─── Given records

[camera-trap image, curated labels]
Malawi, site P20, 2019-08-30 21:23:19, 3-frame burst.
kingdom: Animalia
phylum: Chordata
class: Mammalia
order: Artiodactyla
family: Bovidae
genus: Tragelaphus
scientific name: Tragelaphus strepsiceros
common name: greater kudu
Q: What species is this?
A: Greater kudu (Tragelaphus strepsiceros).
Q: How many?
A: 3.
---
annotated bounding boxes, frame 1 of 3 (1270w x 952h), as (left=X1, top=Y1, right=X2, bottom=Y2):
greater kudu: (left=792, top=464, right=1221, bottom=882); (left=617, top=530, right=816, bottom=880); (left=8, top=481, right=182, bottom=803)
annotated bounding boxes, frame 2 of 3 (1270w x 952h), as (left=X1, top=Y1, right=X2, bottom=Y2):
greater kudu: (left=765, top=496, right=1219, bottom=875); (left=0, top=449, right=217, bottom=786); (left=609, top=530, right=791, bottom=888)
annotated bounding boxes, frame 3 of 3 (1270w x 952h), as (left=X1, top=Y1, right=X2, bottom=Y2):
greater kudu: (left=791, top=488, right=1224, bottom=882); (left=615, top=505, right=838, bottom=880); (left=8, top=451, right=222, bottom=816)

──────
─── Given records

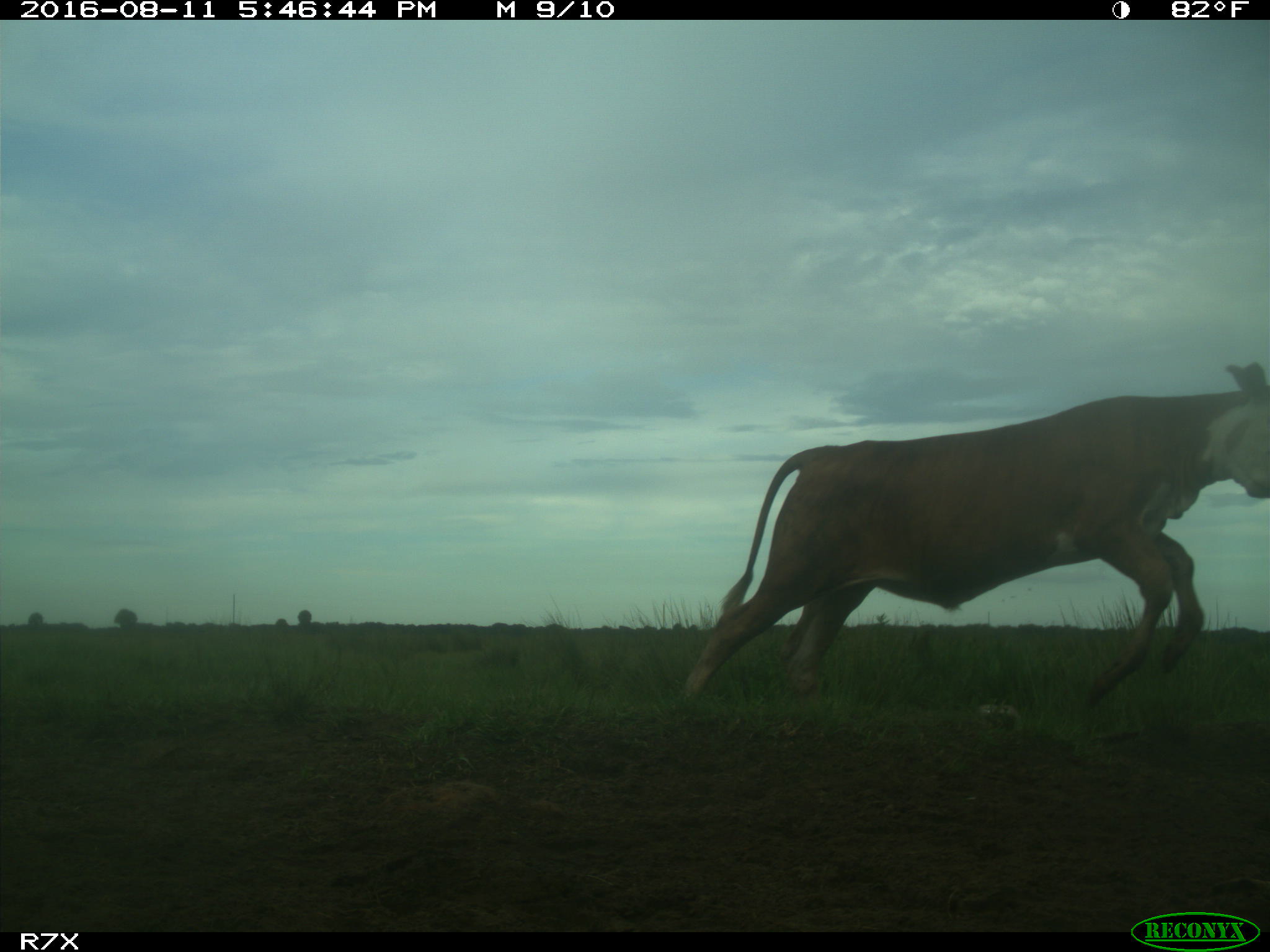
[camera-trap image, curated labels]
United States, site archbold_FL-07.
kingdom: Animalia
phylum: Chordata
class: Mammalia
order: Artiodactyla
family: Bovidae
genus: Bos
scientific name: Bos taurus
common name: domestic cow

──────

> **Prompt**: Print exactly the lines above, between the one holding "United States, site archbold_FL-07." and the one holding "common name: domestic cow", inclusive, and nothing besides.

> **Response to the exercise**:
United States, site archbold_FL-07.
kingdom: Animalia
phylum: Chordata
class: Mammalia
order: Artiodactyla
family: Bovidae
genus: Bos
scientific name: Bos taurus
common name: domestic cow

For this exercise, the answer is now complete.